Con blocchi stradali, marce simboliche verso Bruxelles e contestazioni elettorali, gli studenti chiedono elezioni anticipate, giustizia e trasparenza. Il caso serbo si pone oggi come un nuovo fronte della geopolitica balcanica, in cui si intrecciano interessi locali e globali, nazionalismo, riformismo e influenze esterne. Un’analisi approfondita delle tensioni in atto e delle prospettive per la Serbia nel suo lungo cammino tra passato e futuro.
In un’epoca in cui i Balcani sembravano relegati a un ruolo marginale nella politica internazionale, la Serbia è tornata prepotentemente al centro del dibattito geopolitico. Da mesi, un’ondata di mobilitazioni studentesche scuote le principali città del Paese, paralizzando infrastrutture e mettendo a dura prova la stabilità dell’attuale governo. Ma ciò che va in scena oggi è molto più di una protesta per la democrazia: è la manifestazione di un conflitto profondo tra due visioni opposte di Serbia — una legata a un passato nazionalista e filorusso, l’altra proiettata verso un futuro europeo e democratico.
La campagna “Kojekude”, che in serbo significa letteralmente “Dove andiamo?”, è il simbolo di una mobilitazione diffusa, radicata nei campus universitari ma capace di coinvolgere interi settori della società. Dai blocchi pacifici a Belgrado ai presidi spontanei a Novi Sad, Cacak, Uzice e Pirot, gli studenti esprimono una rabbia profonda contro un sistema politico percepito come corrotto, repressivo e privo di prospettive.
L’evento catalizzatore fu il crollo di una pensilina della nuova stazione ferroviaria nel 2024 a Novi Sad, che causò la morte di 16 persone. Quel disastro fu attribuito dagli studenti alla corruzione dilagante nei progetti infrastrutturali del governo. Le prime manifestazioni furono simboliche, con mani insanguinate e silenzi collettivi nelle piazze. Poi arrivarono le azioni eclatanti: la biciclettata fino a Strasburgo e la maratona fino a Bruxelles. Un messaggio chiaro: “Vogliamo l’Europa, ma senza questa élite politica”.

MATERIALE.
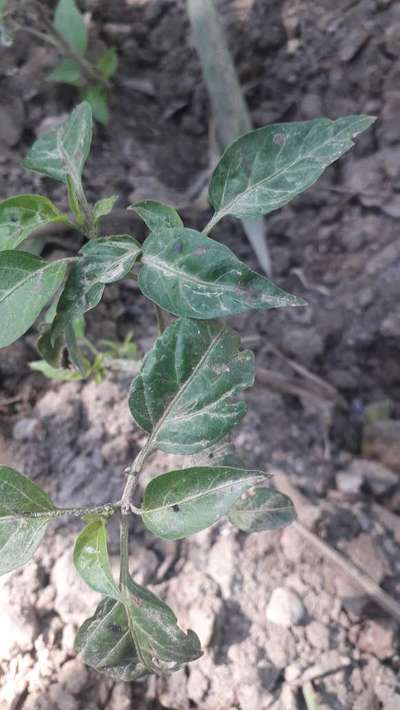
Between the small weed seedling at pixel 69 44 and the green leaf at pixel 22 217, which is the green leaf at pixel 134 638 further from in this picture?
the small weed seedling at pixel 69 44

OBIETTIVO. Come prosegue il testo sulle proteste studentesche in Serbia? Continualo dopo la sua ultima frase.

RISULTATO.
Aleksandar Vučić, presidente serbo da oltre un decennio, incarna una leadership forte, ambigua e profondamente radicata in una logica di potere verticale. Pur avendo avviato nel 2014 i negoziati per l’adesione all’Unione Europea, Vučić ha mantenuto saldi rapporti con Mosca e Pechino. Il rifiuto di allinearsi alle sanzioni contro la Russia dopo l’invasione dell’Ucraina, l’adesione alla Belt and Road Initiative cinese e il mancato riconoscimento del Kosovo sono solo alcuni degli elementi che rallentano il percorso europeo della Serbia.
Le tensioni etniche e territoriali nei Balcani — dal Kosovo alla Bosnia — continuano ad alimentare un clima instabile, dove ogni piccola scintilla rischia di far esplodere antichi rancori. La recente condanna del leader serbo-bosniaco Milorad Dodik e la sua alleanza con Vučić e Putin hanno rafforzato il blocco filorusso nella regione. La partecipazione di entrambi alla parata del Giorno della Vittoria a Mosca il 9 maggio è stata un chiaro segnale.
L’8 giugno 2025, nella piccola città di Kosjerić, si è tenuto un voto amministrativo che ha assunto un valore simbolico e strategico. Da una parte, l’intero apparato del potere serbo: infrastrutture rifatte in tempi record, promesse, ministri in visita e campagne mediatiche. Dall’altra, una coalizione di studenti, operai e cittadini, uniti sotto la lista “Uniti per Kosjerić”.
Il risultato è stato sorprendente: il partito di Vučić (SNS) ha vinto con meno di 50 voti di scarto. Un successo effimero, accompagnato da accuse di brogli e richieste di riconteggio. Ma il dato politico è chiaro: per la prima volta, il potere è stato messo seriamente in discussione da un movimento giovanile, civile e organizzato.
Mosca osserva con inquietudine gli sviluppi in Serbia. Il ministro degli Esteri russo, Sergei Lavrov, ha avvertito l’Occidente di non “intervenire” e ha evocato lo spettro delle “rivoluzioni colorate” che secondo il Cremlino avrebbero destabilizzato Ucraina e Georgia. Il timore è che Belgrado possa diventare il nuovo fronte di una battaglia per l’influenza in Europa sud-orientale, una regione mai pacificata e strategicamente cruciale.
La Russia continua a garantire forniture energetiche a prezzi agevolati alla Serbia, e non è un caso che, nel pieno delle proteste, il governo di Belgrado abbia ricevuto nuovi contratti da Gazprom. Ma allo stesso tempo, da Bruxelles, giunge un messaggio opposto: la commissaria all’allargamento, Marta Kos, ha incontrato gli studenti e ha lodato il loro impegno democratico, accogliendoli “a braccia aperte verso l’Europa”.
La Serbia è oggi sospesa tra due poli opposti: da un lato, un sistema di potere autoritario, sostenuto da Mosca e da settori nostalgici del nazionalismo balcanico; dall’altro, una nuova generazione che chiede riforme, trasparenza e apertura europea. In mezzo, un’Unione Europea che fatica a proporre un’alternativa credibile e rapida, e una Russia che cerca di consolidare la sua influenza in un’area tradizionalmente alleata.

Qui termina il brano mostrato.